There are several hand-washing stations throughout the premises, and extra signs have been put in place to remind people to use them, she said.
Although hand sanitizers are likely effective against bacteria, the best way to avoid infections is washing with soap and water in the amount of time it takes to sing “Happy Birthday” twice, McDonald said.
Those infected could experience severe abdominal cramps, watery or bloody diarrhea and vomiting. Symptoms typically develop one to 10 days after being exposed to E. coli, McDonald said.
Timothy Fennell, CEO of the 22nd District Agricultural Association, said such E. coli infections have not been linked to the San Diego County Fair in the 27 years he’s worked there.
“Animals do relieve themselves—there is waste,” Fennell said. “Someone, potentially a young child could touch it, could walk in it and get it in their sneakers. It’s hard to say at this point.”
He said he hopes people would continue to come to the fair until it closes on Thursday.
“My grandchild is going to be here today,” Fennell said. “My grandchild is a little older than a year and a half… I’m very confident that the fair is safe and secure.”
Mueller, the deputy general manager, said the 2-year-old’s death has been devastating to the staff and that their thoughts and prayers go out to his family.

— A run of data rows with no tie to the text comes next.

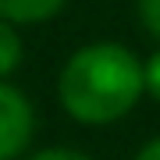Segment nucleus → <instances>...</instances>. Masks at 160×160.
<instances>
[{
	"label": "nucleus",
	"mask_w": 160,
	"mask_h": 160,
	"mask_svg": "<svg viewBox=\"0 0 160 160\" xmlns=\"http://www.w3.org/2000/svg\"><path fill=\"white\" fill-rule=\"evenodd\" d=\"M146 92L142 61L121 43H89L61 68L57 96L78 125H114Z\"/></svg>",
	"instance_id": "f257e3e1"
},
{
	"label": "nucleus",
	"mask_w": 160,
	"mask_h": 160,
	"mask_svg": "<svg viewBox=\"0 0 160 160\" xmlns=\"http://www.w3.org/2000/svg\"><path fill=\"white\" fill-rule=\"evenodd\" d=\"M32 132H36L32 103L25 100L22 89L0 82V160L22 157L32 142Z\"/></svg>",
	"instance_id": "f03ea898"
},
{
	"label": "nucleus",
	"mask_w": 160,
	"mask_h": 160,
	"mask_svg": "<svg viewBox=\"0 0 160 160\" xmlns=\"http://www.w3.org/2000/svg\"><path fill=\"white\" fill-rule=\"evenodd\" d=\"M68 0H0V18L7 25H36L61 14Z\"/></svg>",
	"instance_id": "7ed1b4c3"
},
{
	"label": "nucleus",
	"mask_w": 160,
	"mask_h": 160,
	"mask_svg": "<svg viewBox=\"0 0 160 160\" xmlns=\"http://www.w3.org/2000/svg\"><path fill=\"white\" fill-rule=\"evenodd\" d=\"M25 57V46H22V36L14 32V25H7L0 18V82L7 78L11 71H18V64Z\"/></svg>",
	"instance_id": "20e7f679"
},
{
	"label": "nucleus",
	"mask_w": 160,
	"mask_h": 160,
	"mask_svg": "<svg viewBox=\"0 0 160 160\" xmlns=\"http://www.w3.org/2000/svg\"><path fill=\"white\" fill-rule=\"evenodd\" d=\"M139 22L153 39H160V0H139Z\"/></svg>",
	"instance_id": "39448f33"
},
{
	"label": "nucleus",
	"mask_w": 160,
	"mask_h": 160,
	"mask_svg": "<svg viewBox=\"0 0 160 160\" xmlns=\"http://www.w3.org/2000/svg\"><path fill=\"white\" fill-rule=\"evenodd\" d=\"M25 160H92V157L78 153V149H68V146H50V149H36Z\"/></svg>",
	"instance_id": "423d86ee"
},
{
	"label": "nucleus",
	"mask_w": 160,
	"mask_h": 160,
	"mask_svg": "<svg viewBox=\"0 0 160 160\" xmlns=\"http://www.w3.org/2000/svg\"><path fill=\"white\" fill-rule=\"evenodd\" d=\"M142 71H146V92L160 103V50L149 61H142Z\"/></svg>",
	"instance_id": "0eeeda50"
},
{
	"label": "nucleus",
	"mask_w": 160,
	"mask_h": 160,
	"mask_svg": "<svg viewBox=\"0 0 160 160\" xmlns=\"http://www.w3.org/2000/svg\"><path fill=\"white\" fill-rule=\"evenodd\" d=\"M135 160H160V135H157V139H149V142L135 153Z\"/></svg>",
	"instance_id": "6e6552de"
}]
</instances>
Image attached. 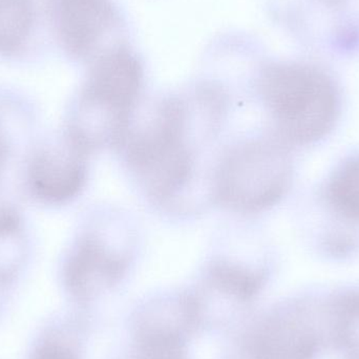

Officials with the O.C. and L.A. County fairs, which open on July 12 and Aug. 30, respectively, echoed the sentiment. They also emphasized the precautionary measures that are in place ahead of the weeks-long events.
“With all attractions featuring animal interactions, we follow CDC and state guidelines urging hand-washing and provide convenient hand-washing stations,” L.A. County Fair spokeswoman Renee Hernandez told KTLA.
O.C. Fair officials said they’re reviewing safety protocols, which include providing accessible hand-washing stations that are monitored and serviced throughout the day. They’re also hiring more staff members to maintain the cleanliness of the grounds and remind guests to wash their hands.
“The safety and protection of our guests is the No. 1 priority of the OC Fair,” Kathy Kramer, CEO of the OC Fair & Event Center, said in a statement.
“We will redouble our efforts to educate everyone on our fairgrounds, including fairgoers, about the absolute importance of hand washing whenever anyone is in an animal area,” Kramer added. “Animals are an important part of our agricultural heritage and we want people to continue to learn about them in a safe manner.”